Objective: In the records, starting with the line that contains "From the image, does" and going on through the end of the records, change every "white washing machine" to "white washer" and give those lines again with everything else unchanged.

(Records from a data collection)
%%
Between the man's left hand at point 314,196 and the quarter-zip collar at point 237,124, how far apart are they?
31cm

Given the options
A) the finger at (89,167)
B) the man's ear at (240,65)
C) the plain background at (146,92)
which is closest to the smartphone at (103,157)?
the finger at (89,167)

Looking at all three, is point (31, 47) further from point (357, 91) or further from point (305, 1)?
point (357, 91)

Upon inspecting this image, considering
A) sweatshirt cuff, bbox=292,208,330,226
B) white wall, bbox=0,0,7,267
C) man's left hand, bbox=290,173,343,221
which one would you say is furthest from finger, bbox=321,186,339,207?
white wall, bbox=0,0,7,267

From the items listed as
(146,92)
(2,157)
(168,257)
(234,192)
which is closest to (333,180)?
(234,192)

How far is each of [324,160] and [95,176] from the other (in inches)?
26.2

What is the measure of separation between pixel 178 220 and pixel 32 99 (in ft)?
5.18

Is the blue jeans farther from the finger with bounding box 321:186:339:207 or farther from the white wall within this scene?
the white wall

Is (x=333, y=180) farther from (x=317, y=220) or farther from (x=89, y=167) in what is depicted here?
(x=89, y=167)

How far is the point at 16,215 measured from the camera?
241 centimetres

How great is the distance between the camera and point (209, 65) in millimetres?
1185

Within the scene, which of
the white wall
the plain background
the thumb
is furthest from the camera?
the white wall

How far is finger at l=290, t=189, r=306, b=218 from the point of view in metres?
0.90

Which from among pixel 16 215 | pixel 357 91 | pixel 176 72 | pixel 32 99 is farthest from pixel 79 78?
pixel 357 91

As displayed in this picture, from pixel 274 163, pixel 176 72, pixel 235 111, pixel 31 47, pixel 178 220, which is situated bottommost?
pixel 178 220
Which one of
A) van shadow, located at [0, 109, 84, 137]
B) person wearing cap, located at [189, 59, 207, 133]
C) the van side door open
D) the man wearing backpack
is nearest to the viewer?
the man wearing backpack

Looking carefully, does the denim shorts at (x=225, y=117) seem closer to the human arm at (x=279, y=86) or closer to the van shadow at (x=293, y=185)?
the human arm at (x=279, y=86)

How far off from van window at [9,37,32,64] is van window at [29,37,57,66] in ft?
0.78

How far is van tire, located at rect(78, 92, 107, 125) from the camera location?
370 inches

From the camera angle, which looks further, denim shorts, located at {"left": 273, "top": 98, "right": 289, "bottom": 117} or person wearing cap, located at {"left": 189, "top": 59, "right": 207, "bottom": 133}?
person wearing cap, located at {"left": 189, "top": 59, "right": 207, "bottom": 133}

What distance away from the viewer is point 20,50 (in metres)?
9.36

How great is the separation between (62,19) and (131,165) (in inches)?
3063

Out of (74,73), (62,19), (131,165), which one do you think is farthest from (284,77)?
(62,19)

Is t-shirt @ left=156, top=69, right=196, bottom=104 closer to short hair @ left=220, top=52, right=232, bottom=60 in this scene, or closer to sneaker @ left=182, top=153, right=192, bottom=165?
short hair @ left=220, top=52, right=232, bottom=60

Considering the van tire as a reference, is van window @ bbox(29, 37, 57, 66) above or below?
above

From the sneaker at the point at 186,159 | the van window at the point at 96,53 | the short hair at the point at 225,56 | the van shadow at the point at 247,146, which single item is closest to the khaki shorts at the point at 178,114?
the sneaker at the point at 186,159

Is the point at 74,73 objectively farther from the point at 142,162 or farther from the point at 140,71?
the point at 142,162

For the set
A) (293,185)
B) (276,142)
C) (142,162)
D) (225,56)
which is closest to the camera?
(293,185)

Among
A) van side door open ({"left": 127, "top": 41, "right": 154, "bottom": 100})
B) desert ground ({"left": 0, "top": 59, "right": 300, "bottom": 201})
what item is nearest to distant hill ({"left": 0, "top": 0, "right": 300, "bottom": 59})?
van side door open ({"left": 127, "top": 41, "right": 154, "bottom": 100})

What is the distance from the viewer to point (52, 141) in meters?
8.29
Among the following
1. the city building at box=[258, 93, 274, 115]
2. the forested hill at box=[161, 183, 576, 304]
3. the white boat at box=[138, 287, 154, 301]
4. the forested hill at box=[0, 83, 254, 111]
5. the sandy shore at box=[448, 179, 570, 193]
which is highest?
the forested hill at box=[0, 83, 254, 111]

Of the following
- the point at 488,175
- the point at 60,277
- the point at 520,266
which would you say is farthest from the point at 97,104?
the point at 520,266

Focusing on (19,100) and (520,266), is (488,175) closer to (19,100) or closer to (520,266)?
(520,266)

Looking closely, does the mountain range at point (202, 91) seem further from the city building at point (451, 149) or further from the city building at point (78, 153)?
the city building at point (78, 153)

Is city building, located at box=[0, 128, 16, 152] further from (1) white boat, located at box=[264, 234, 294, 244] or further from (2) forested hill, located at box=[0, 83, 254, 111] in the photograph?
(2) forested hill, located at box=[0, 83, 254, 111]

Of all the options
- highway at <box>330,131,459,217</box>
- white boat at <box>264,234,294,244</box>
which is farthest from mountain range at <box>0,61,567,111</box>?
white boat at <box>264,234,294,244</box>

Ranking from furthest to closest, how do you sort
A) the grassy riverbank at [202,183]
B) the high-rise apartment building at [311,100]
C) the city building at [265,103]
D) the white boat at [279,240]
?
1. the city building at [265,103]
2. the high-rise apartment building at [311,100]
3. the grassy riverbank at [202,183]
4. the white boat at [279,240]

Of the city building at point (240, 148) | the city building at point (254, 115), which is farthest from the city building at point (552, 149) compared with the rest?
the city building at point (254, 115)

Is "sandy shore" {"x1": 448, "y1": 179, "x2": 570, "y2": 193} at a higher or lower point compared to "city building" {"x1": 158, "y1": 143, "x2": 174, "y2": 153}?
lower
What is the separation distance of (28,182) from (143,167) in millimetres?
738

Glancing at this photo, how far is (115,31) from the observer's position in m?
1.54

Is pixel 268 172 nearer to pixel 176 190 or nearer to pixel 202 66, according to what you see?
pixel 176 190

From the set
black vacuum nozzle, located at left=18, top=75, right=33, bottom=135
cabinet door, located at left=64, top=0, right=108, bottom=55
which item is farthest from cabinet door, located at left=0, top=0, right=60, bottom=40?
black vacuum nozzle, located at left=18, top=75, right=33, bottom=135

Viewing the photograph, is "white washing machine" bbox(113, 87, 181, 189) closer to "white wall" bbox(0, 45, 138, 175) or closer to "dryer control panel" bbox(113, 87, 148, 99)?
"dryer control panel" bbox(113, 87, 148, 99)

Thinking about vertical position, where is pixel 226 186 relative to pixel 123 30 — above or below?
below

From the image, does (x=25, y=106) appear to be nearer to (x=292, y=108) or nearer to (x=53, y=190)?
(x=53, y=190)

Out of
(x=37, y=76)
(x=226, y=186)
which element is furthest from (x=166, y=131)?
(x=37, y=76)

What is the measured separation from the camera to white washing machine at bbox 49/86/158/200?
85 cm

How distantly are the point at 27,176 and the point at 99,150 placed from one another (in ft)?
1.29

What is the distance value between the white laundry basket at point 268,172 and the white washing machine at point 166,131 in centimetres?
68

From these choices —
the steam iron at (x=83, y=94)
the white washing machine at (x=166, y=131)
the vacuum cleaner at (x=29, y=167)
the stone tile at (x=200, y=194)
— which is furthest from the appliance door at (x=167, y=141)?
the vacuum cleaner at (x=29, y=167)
%%
Response to the task:
From the image, does (x=25, y=106) appear to be nearer to (x=292, y=108) or nearer to (x=53, y=190)?
(x=53, y=190)

Out of
(x=37, y=76)
(x=226, y=186)
which element is furthest from (x=166, y=131)?
(x=37, y=76)

What is the measured separation from the camera to white washer at bbox 49/86/158/200?
85 cm

How distantly are the point at 27,176 and the point at 99,150 placed from one another (in ft)?
1.29

What is the distance value between the white laundry basket at point 268,172 and the white washer at point 166,131 in centimetres?
68

From these choices —
the steam iron at (x=83, y=94)
the white washer at (x=166, y=131)
the vacuum cleaner at (x=29, y=167)
the stone tile at (x=200, y=194)
— which is furthest from the appliance door at (x=167, y=141)?
the vacuum cleaner at (x=29, y=167)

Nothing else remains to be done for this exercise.